**WRITTEN PROBLEM**
Rewrite all of the material, replacing "camera" with "viewer" and keeping everything else the same. Leave the pictures out of your answer.

**Entries on spatial positioning**
=====

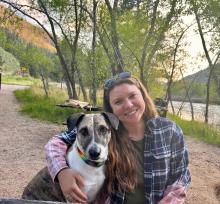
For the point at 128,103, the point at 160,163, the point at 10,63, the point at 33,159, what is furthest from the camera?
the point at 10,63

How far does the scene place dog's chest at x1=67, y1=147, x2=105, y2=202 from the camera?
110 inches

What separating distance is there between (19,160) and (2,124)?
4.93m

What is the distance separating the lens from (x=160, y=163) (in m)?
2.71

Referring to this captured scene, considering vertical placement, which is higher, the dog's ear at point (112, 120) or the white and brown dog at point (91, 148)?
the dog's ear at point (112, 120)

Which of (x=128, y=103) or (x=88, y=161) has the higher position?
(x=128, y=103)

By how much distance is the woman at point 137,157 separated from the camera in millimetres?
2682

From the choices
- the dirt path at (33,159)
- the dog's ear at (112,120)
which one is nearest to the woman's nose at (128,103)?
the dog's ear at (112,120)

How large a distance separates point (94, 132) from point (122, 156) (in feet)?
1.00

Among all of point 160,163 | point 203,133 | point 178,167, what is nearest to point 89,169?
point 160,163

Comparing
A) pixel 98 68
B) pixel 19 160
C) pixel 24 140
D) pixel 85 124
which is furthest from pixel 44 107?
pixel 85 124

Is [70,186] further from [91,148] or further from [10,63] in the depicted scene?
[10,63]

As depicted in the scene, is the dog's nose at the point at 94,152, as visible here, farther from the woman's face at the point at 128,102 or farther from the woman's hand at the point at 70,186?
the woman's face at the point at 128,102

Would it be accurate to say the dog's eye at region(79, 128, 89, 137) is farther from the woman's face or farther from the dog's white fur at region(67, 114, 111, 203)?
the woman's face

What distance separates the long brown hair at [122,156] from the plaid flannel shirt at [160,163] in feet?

=====

**TASK RESULT**
For the point at 128,103, the point at 160,163, the point at 10,63, the point at 33,159, what is furthest from the viewer?
the point at 10,63

How far does the scene place dog's chest at x1=67, y1=147, x2=105, y2=202 from the viewer?
110 inches

What separating distance is there between (19,160) and (2,124)?
4.93m

What is the distance separating the lens from (x=160, y=163) (in m)?
2.71

Referring to this captured scene, considering vertical placement, which is higher, the dog's ear at point (112, 120) or the white and brown dog at point (91, 148)?
the dog's ear at point (112, 120)

Which of (x=128, y=103) or (x=88, y=161) has the higher position?
(x=128, y=103)

By how much distance is the woman at point 137,157 separated from the viewer in millimetres?
2682

From the choices
- the dirt path at (33,159)
- the dog's ear at (112,120)
which one is nearest to the woman's nose at (128,103)?
the dog's ear at (112,120)

How large a distance separates point (94, 132) from point (122, 156) (in feet)?
1.00

Among all of point 160,163 | point 203,133 | point 178,167, what is nearest to point 89,169?
point 160,163

Comparing
A) pixel 98 68
B) pixel 19 160
C) pixel 24 140
D) pixel 85 124
which is furthest from pixel 44 107?
pixel 85 124

Is [70,186] further from [91,148] or further from [10,63] in the depicted scene?
[10,63]

As depicted in the scene, is the dog's nose at the point at 94,152, as visible here, farther from the woman's face at the point at 128,102 or farther from the woman's hand at the point at 70,186?
the woman's face at the point at 128,102

Would it be accurate to say the dog's eye at region(79, 128, 89, 137) is farther from the woman's face or farther from the dog's white fur at region(67, 114, 111, 203)?
the woman's face

What distance separates the long brown hair at [122,156] from the plaid flannel shirt at [160,163] in feet?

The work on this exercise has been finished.